-1

Here is an example of data:

'1.'    'Numeric types'
'1.1.'  'Integer'
'1.2.'  'Float'
...
'1.10'  'Double'

To naturally sort it we can use string_to_array with '.' as separator, then cast text[] to int[] and sort by integer array, but since the field itself is of type text and there might be cases where user decides to use non-numeric symbols, e.g. 1.1.3a, thus causing cast error. To address that I decided to use regexp:

select regexp_matches('1.2.3.4.', E'(?:(\\d+)\.?)+')

Expected result is array: {'1', '2', '3', '4'} but instead i get only the last element of the said array, however, if I use following regexp:

select regexp_matches('1.2.3.4.', E'((?:\\d+)\.?)+')

The result is {'1.2.3.4.'}.

Using global-flag 'g' is not an option, because regexp_matches returns a column.

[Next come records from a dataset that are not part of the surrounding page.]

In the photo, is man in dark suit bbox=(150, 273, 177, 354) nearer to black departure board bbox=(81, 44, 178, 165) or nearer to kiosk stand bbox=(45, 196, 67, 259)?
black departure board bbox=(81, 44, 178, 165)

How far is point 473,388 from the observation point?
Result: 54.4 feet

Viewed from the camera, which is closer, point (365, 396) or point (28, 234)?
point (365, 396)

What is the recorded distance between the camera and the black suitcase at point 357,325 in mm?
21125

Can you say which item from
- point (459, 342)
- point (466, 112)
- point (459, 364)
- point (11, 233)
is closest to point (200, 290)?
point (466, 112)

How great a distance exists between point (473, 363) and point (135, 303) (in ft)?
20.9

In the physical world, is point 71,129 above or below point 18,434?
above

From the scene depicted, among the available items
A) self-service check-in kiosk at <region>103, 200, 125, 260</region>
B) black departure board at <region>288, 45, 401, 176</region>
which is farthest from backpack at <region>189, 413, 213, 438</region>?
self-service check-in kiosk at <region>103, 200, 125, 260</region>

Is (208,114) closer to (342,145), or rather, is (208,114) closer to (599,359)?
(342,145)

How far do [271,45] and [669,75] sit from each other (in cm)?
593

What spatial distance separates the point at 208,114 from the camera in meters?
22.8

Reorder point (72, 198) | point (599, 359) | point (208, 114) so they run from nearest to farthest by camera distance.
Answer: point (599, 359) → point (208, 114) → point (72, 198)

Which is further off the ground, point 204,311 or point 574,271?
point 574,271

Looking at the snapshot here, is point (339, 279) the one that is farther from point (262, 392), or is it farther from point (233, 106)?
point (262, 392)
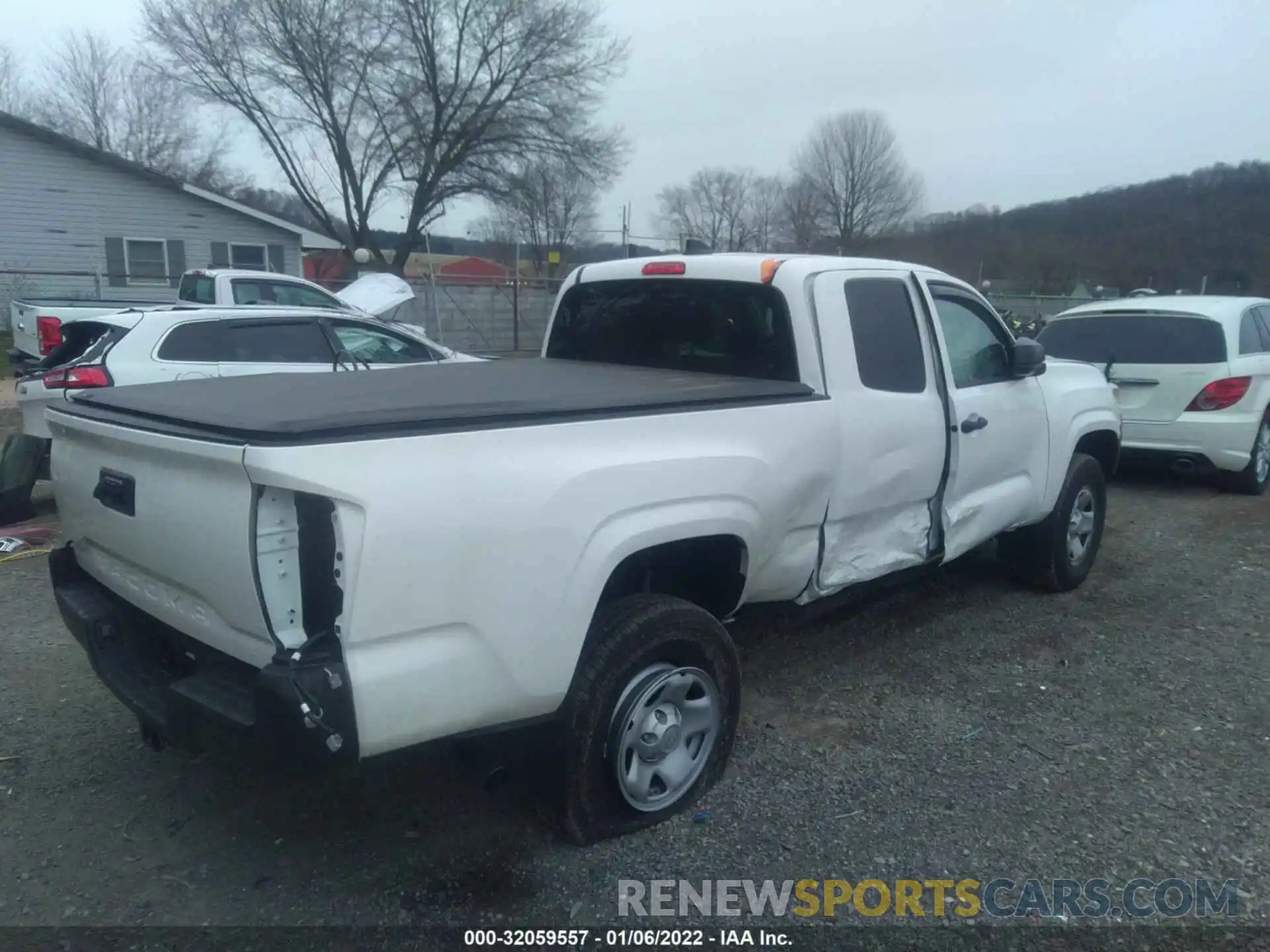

Is there any way to convert '1.2.3.4a.'::text to {1, 2, 3 ,4}::int[] using only one regexp_matches?

Fiddle.

Nick
  • 123
  • 8

1 Answers1

2

You can use the global 'g' flag with regexp_matches, but needs to aggregate values to an array (most simple with the array() constructor):

select array(select m[1] from regexp_matches(dt_code, '(\d+)', 'g') m)::int[] nums, *
from data_types
order by 1;

Or, you can split your string to array with string_to_array(), but you still need to use regexp to remove any non-numeric characters:

select string_to_array(trim(regexp_replace(dt_code, '[^\d\.]+', ''), '.'), '.')::int[] nums, *
from data_types
order by 1;

For a more advanced natural-like sorting, you need to split your text to tokens yourself. See more info at the related SO question.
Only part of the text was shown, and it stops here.